Деятельность Польской военной организации приобретала все больший размах. Многие из ее членов были арестованы, но на их место приходили новые. Мы собрали уже довольно много оружия. Ждали только приказа о всеобщем восстании против немцев. Но дело до этого не дошло.

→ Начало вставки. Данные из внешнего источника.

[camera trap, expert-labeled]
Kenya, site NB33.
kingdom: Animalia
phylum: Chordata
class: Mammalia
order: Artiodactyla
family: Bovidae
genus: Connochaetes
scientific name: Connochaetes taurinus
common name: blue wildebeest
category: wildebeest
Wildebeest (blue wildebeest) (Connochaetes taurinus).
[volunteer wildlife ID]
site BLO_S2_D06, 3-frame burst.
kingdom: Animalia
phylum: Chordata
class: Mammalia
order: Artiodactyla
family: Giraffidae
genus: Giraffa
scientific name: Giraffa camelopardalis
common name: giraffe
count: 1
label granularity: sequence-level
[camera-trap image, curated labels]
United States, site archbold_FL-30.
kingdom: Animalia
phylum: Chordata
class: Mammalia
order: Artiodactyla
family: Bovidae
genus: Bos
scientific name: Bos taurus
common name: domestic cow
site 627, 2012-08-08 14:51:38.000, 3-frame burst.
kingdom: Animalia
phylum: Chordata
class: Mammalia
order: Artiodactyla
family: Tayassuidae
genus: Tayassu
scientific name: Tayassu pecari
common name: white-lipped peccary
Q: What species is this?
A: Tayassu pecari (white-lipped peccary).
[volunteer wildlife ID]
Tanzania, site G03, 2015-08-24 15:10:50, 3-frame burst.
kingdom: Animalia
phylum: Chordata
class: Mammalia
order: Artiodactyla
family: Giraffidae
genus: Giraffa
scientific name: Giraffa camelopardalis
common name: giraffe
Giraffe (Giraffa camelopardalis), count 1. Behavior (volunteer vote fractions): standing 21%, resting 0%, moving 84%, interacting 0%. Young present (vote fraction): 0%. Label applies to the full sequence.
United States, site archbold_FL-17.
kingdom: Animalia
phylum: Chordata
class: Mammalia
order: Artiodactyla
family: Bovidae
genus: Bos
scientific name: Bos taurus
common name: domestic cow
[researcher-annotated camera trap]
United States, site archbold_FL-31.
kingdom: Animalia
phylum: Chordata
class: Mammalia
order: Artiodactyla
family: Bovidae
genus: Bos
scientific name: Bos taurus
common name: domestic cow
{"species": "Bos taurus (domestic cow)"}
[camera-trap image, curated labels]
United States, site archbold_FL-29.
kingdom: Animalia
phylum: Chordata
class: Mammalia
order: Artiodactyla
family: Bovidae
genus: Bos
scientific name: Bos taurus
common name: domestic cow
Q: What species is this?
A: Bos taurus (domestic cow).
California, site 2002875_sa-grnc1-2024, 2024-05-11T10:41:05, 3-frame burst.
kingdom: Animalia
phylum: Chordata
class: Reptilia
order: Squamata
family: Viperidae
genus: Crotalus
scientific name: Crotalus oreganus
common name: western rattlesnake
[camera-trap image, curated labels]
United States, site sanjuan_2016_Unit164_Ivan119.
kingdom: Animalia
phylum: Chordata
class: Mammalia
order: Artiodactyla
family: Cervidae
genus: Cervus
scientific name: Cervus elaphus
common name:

Наступил ноябрь 1918 года. Мы без особого сопротивления разоружили немцев и очистили от них близлежащие деревни. Вскоре была провозглашена независимая Польша, которую ждали многие поколения. В это время я не очень еще разбирался в политических делах. Но я ждал установления народной власти, предоставления земли безземельным крестьянам, провозглашения гражданских свобод. Когда я спрашивал об этом своих руководителей, они заявляли, что все будет, но пока есть другие, более важные дела, что необходимо добиваться единства народа, поскольку враг не дремлет. Я верил и ждал.
Я знал, что в России коммунисты дали землю крестьянам и права трудящимся. Так говорилось в листовках, которые тайно распространялись среди солдат. Об этом рассказывали те, кто принимал участие в революции.
Я порвал с Польской военной организацией, пытался установить связь с другими нелегальными организациями, убеждал людей, веривших в демагогические лозунги, в то, что Пилсудский их обманет, что ни земли, ни народной власти, которые он обещает, им не видать. Люди слушали меня с недоверием. Только у батраков и поденщиков я находил поддержку.
В Барглуве жил один батрак, по имени Петр Правдзик. Мы подружились с ним. В Тайно-Подъезёрном так же, как я, были настроены Эдвард и Бронислав Филиповичи, в Дембове - Станислав Фелер, в Яминах - Антоний Висьневский. Они прятали меня у себя, когда мне приходилось скрываться, и глубоко верили коммунистам.
Так я попал в Коммунистическую рабочую партию Польши. Там нашел таких же, как и я, сельских пролетариев, обманутых богачами. Получив задание вести среди деревенской бедноты агитацию за аграрную реформу и создание крестьянских советов, я окунулся в водоворот нелегальной работы. Сознание того, что нахожусь на правильном пути, прибавляло мне силы.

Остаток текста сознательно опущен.